#### Dataset records ####

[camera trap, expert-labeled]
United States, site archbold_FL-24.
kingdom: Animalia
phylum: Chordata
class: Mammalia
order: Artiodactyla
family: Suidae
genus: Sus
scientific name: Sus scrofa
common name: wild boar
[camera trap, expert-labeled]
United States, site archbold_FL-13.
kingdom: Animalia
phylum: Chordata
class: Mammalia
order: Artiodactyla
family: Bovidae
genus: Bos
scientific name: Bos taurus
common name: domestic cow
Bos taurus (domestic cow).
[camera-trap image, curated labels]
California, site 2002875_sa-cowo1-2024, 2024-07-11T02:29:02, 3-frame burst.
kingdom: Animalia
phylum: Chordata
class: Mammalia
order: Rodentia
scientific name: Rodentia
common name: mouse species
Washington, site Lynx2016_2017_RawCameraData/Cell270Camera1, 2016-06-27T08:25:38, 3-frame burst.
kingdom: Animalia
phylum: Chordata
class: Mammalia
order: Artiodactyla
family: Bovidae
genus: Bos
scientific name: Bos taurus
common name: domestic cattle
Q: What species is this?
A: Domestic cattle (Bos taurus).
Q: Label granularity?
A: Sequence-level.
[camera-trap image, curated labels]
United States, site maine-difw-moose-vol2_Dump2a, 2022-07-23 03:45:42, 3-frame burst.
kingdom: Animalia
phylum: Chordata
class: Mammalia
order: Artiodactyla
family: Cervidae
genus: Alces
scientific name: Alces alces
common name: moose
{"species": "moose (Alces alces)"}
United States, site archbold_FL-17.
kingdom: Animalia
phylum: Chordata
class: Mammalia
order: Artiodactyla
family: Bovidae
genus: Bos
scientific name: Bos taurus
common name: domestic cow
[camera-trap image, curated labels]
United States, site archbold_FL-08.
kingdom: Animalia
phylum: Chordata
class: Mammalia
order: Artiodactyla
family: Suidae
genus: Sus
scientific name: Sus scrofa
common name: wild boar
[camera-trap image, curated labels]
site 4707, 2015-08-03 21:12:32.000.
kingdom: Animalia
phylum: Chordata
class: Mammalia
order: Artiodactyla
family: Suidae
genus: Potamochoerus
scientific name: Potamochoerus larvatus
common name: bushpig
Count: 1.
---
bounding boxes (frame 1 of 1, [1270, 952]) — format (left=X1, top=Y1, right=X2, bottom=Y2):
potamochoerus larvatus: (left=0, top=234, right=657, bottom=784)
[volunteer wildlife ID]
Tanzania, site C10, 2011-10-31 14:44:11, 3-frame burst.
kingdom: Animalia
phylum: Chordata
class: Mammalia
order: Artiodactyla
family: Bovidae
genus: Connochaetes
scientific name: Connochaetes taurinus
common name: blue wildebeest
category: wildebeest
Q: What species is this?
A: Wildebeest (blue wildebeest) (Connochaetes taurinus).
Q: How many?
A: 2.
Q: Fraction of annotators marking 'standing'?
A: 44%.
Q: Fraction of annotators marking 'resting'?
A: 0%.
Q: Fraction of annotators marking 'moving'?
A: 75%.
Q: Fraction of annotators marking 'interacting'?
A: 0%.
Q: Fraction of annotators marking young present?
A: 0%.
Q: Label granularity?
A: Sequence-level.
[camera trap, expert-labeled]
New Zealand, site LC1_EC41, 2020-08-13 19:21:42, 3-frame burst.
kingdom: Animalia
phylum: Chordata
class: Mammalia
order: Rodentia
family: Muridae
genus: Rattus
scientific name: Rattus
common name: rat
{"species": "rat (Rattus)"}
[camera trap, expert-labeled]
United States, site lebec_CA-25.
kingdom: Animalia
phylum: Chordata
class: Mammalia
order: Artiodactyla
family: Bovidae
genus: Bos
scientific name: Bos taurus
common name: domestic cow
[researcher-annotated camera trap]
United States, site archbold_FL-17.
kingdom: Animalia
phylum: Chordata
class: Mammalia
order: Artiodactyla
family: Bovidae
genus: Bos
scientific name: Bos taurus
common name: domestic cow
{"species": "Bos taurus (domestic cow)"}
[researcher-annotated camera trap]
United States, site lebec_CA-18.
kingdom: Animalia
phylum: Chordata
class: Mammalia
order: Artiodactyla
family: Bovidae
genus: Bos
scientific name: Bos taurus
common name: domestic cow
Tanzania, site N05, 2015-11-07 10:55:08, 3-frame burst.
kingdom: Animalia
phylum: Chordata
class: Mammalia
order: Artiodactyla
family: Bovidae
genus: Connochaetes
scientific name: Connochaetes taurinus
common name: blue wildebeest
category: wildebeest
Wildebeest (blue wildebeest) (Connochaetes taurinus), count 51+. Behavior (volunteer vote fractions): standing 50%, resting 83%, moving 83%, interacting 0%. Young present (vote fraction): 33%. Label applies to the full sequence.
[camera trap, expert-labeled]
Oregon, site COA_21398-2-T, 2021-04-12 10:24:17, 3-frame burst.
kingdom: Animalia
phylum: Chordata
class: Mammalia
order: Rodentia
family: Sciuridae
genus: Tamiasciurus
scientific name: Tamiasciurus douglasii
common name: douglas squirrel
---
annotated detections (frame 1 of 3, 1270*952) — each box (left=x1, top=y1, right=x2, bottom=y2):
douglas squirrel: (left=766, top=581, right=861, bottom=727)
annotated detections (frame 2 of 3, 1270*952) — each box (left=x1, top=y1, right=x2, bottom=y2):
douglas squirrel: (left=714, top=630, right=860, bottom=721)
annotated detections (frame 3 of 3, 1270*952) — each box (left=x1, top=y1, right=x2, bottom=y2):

####

Exercise prompt: Across all the entries, count the lines that contain the string "annotators", and give that number without anything else.

Completed exercise: 5